# Chick Update! :)



## Wigwam7 (Mar 29, 2017)

As you know, I got my chicks 3 days ago. They are doing fine!
The first night they peeped loudly. I don't blame them! They were probably scared their first night.
Now, they are adjusting and emitting the normal, happy chirps. I love the sound of them 

Today was my brother's birthday, and three of his friends came over. I set out some newspaper on the floor and put out the chick's feeder and we let them walk around and let the boys hold them and pet them. They were so gentle with them and it was very sweet to watch. They loved the chicks. One of my brother's friends nicknamed Atari "The Ninja" because she jumps out of their hands and lands perfectly. She also slid down my brother's arm and hopped back into the brooder.

We also cleaned the brooder today. It wasn't all that necessary, but the chicks had scratched away all the shavings till they reached the newspaper underneath, then soiled that. They also ("they" meaning Atari) scratched all the food out of the feeder and onto the ground EVERYWHERE XD
Also, Petal, the "shaving scratcher" as we like to call her, puts shavings in the water. I have to check in on them every once in a while to put the shavings back over the newspaper and clean the waterer.
Our chicks have distinctly different personalities already!

Raisin likes to sleep, and is more of a homebody. She tolerates being held, but she burrows into your hand to try to find a way out through your fingers.
Atari is very adventurous; she loves to get out of the brooder and walk around. She likes being held and stroked.
Wigwam is also bold; she follows after Atari out of the brooder, however, she is still a little skittish about being held. She will run from your hand and peep and struggle when you pick her up, but after a while, she will settle in your hand.
Petal is very kind and gentle, she won't run from your hand and will climb onto it if you put it in the brooder. She will settle quietly in your hand and close her eyes.
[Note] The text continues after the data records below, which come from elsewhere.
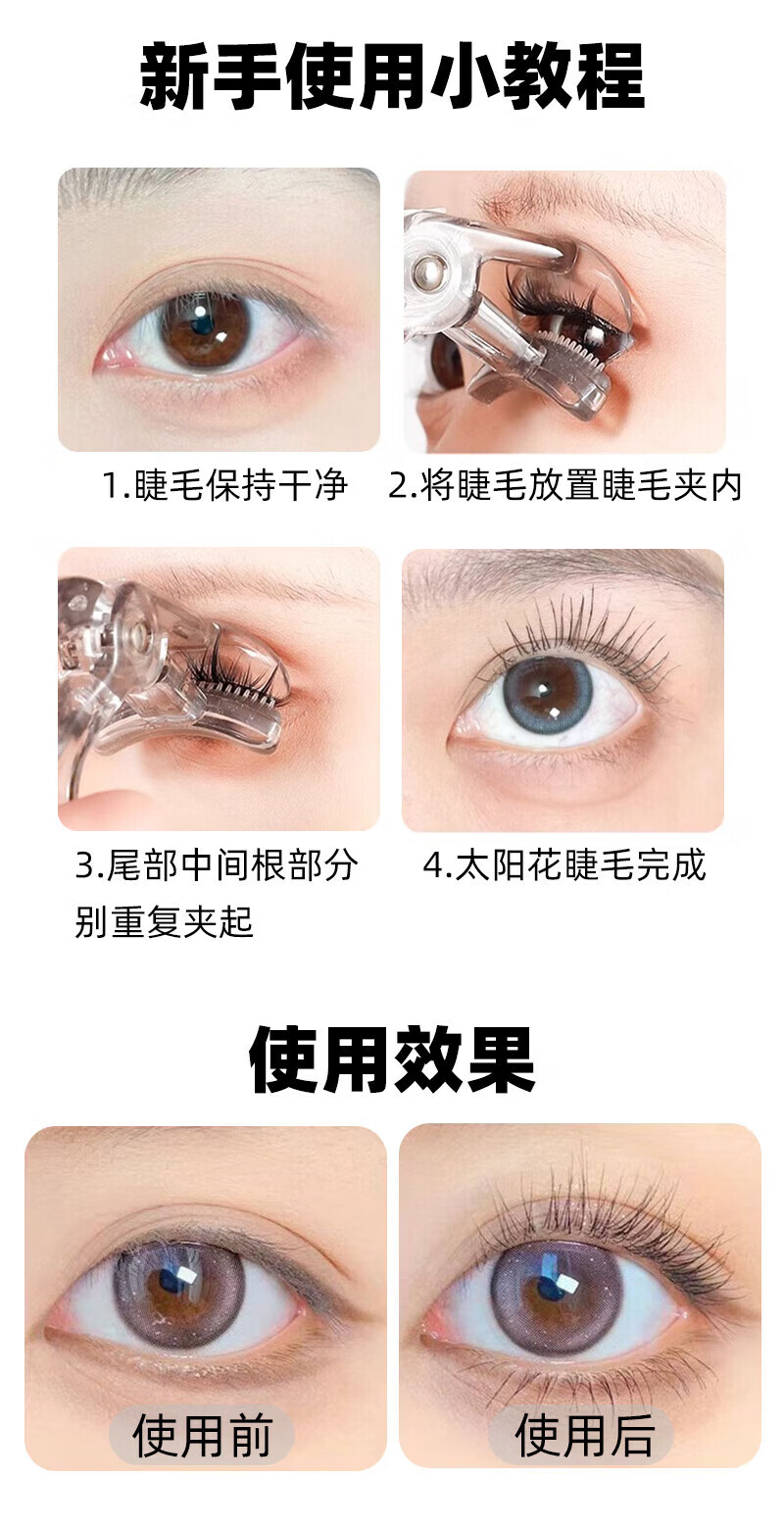 新手使用小教程

1.睫毛保持干净

2.将睫毛放置睫毛夹内

3.尾部中间根部分别重复夹起

4.太阳花睫毛完成

使用效果

使用前

使用后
Well, that's my little chick update! More soon.


----------



## seminole wind (Aug 22, 2015)

Sounds like you're having fun! Chicks are so cute.


----------



## dawg53 (Aug 25, 2015)

Sounds like a party to me lol.
As your chicks grow, you'll have to raise the feeder and waterer to prevent shavings contaminating the waterer and keeping the chicks from scratching or pecking feed out of the feeder.
A brick or short piece of 2x4 wood placed under the waterer and feeder will do the trick. As they continue to grow, add a brick or piece of wood as necessary.
I use a piece of clothesline to tie the waterer off on the cage to prevent accidental spillage, same with the feeder.


----------



## chickenqueen (Jan 9, 2016)

I hope they are everything you imagined and more!!!!I've been doing chickens for 16 years and the chicks are the most precious.Only problem is they grow up.And then you have a bunch of spoiled chickens...


----------



## Wigwam7 (Mar 29, 2017)

chickenqueen said:


> I hope they are everything you imagined and more!!!!I've been doing chickens for 16 years and the chicks are the most precious.Only problem is they grow up.And then you have a bunch of spoiled chickens...


Haha, I don't mind if my chickens are spoiled. I spoil my dogs already


----------



## seminole wind (Aug 22, 2015)

Yea my daughter says we shouldn't give our dog socks to play with because she"ll take ones she can't have. I said she's already got them all!


----------